But she was told her marriage would have to be registered using her birth name - Luis Alexander - instead of Eliana.
"It is a black spot to an otherwise very happy occasion for us," said Ms Rubashkyn.
"Whatever it is, I am so excited that I am now a married woman, and that our love is now official."
Ms Rubashkyn said she wanted to use Eliana because she wanted her "male identity" to be a thing of the past.
"I guess it's one of those things for people like me ... our past will always come back to haunt us," she said.
Ms Rubashkyn, originally from Colombia, came to New Zealand as a refugee in May last year.
She was issued with a New Zealand certificate of identity stating her gender as "female" although she had not had sex change surgery.
She chose to move to New Zealand only after she received assurance her gender of preference could be recorded in her travel documents without the need for surgery.

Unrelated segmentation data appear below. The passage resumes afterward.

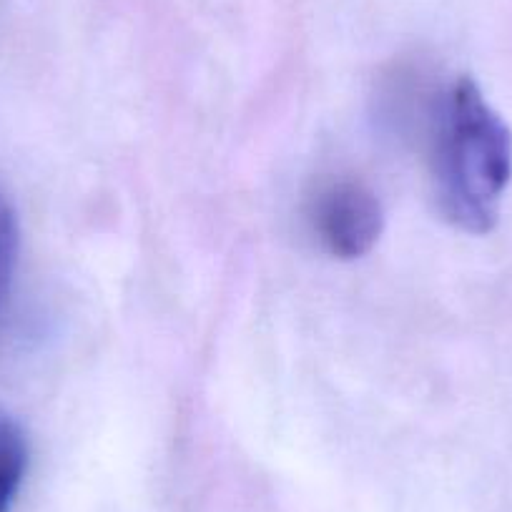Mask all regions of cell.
Wrapping results in <instances>:
<instances>
[{
	"instance_id": "obj_4",
	"label": "cell",
	"mask_w": 512,
	"mask_h": 512,
	"mask_svg": "<svg viewBox=\"0 0 512 512\" xmlns=\"http://www.w3.org/2000/svg\"><path fill=\"white\" fill-rule=\"evenodd\" d=\"M18 246H21L18 214L13 209L11 199L0 191V307H3L8 289H11L18 262Z\"/></svg>"
},
{
	"instance_id": "obj_3",
	"label": "cell",
	"mask_w": 512,
	"mask_h": 512,
	"mask_svg": "<svg viewBox=\"0 0 512 512\" xmlns=\"http://www.w3.org/2000/svg\"><path fill=\"white\" fill-rule=\"evenodd\" d=\"M28 470V442L21 427L0 417V512H11Z\"/></svg>"
},
{
	"instance_id": "obj_2",
	"label": "cell",
	"mask_w": 512,
	"mask_h": 512,
	"mask_svg": "<svg viewBox=\"0 0 512 512\" xmlns=\"http://www.w3.org/2000/svg\"><path fill=\"white\" fill-rule=\"evenodd\" d=\"M309 224L319 246L334 259H362L379 241L384 211L377 194L352 176L329 179L309 201Z\"/></svg>"
},
{
	"instance_id": "obj_1",
	"label": "cell",
	"mask_w": 512,
	"mask_h": 512,
	"mask_svg": "<svg viewBox=\"0 0 512 512\" xmlns=\"http://www.w3.org/2000/svg\"><path fill=\"white\" fill-rule=\"evenodd\" d=\"M512 176V136L472 78L442 93L432 118V179L442 216L467 234L497 224Z\"/></svg>"
}]
</instances>
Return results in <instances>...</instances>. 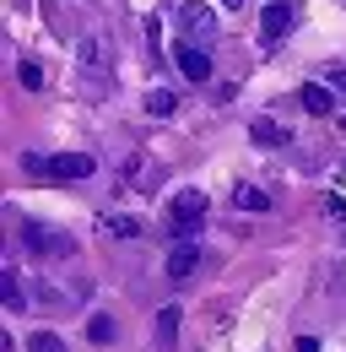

Ms Rubashkyn met Itamar online eight months ago and her mother paid for his ticket to Auckland for the marriage.
Itamar said his family did not approve of their relationship, had threatened to publicly shame him in Israel for "being gay" and wanted to commit him to a psychiatric hospital.
Itamar will lodge a residence visa application under the partnership category, but is still waiting for a police certificate of good character to arrive from Israel.
The couple's wedding at the Registrar of Marriages in Albert St was attended by just two friends, who also acted as witnesses.
They are planning their main celebrations on Tu B'Av, a Jewish holiday similar to Valentine's Day, which this year falls on July 30.
A Department of Internal Affairs spokesman said Ms Rubashkyn was asked for her birth name as a matter of record.
"To maintain public trust and confidence in the marriage register we need to link the names of married parties back to their birth name," he said. "This is to ensure we can be certain of their birth identity no matter how many times the person's current name changes."
The spokesman said Ms Rubashkyn's current name and status as bride would be recorded in the department's records.
More same-sex couples in New Zealand are opting for marriage rather than entering into civil unions, according to Statistics New Zealand.
Asked if Ms Rubashkyn's marriage would be considered a same-sex one, Statistics NZ spokesman Colin Marshall said it depended on what they wrote on their form.
"People self-identify," Mr Marshall said.
"It would depend entirely on what the person wrote on the application forms to marry."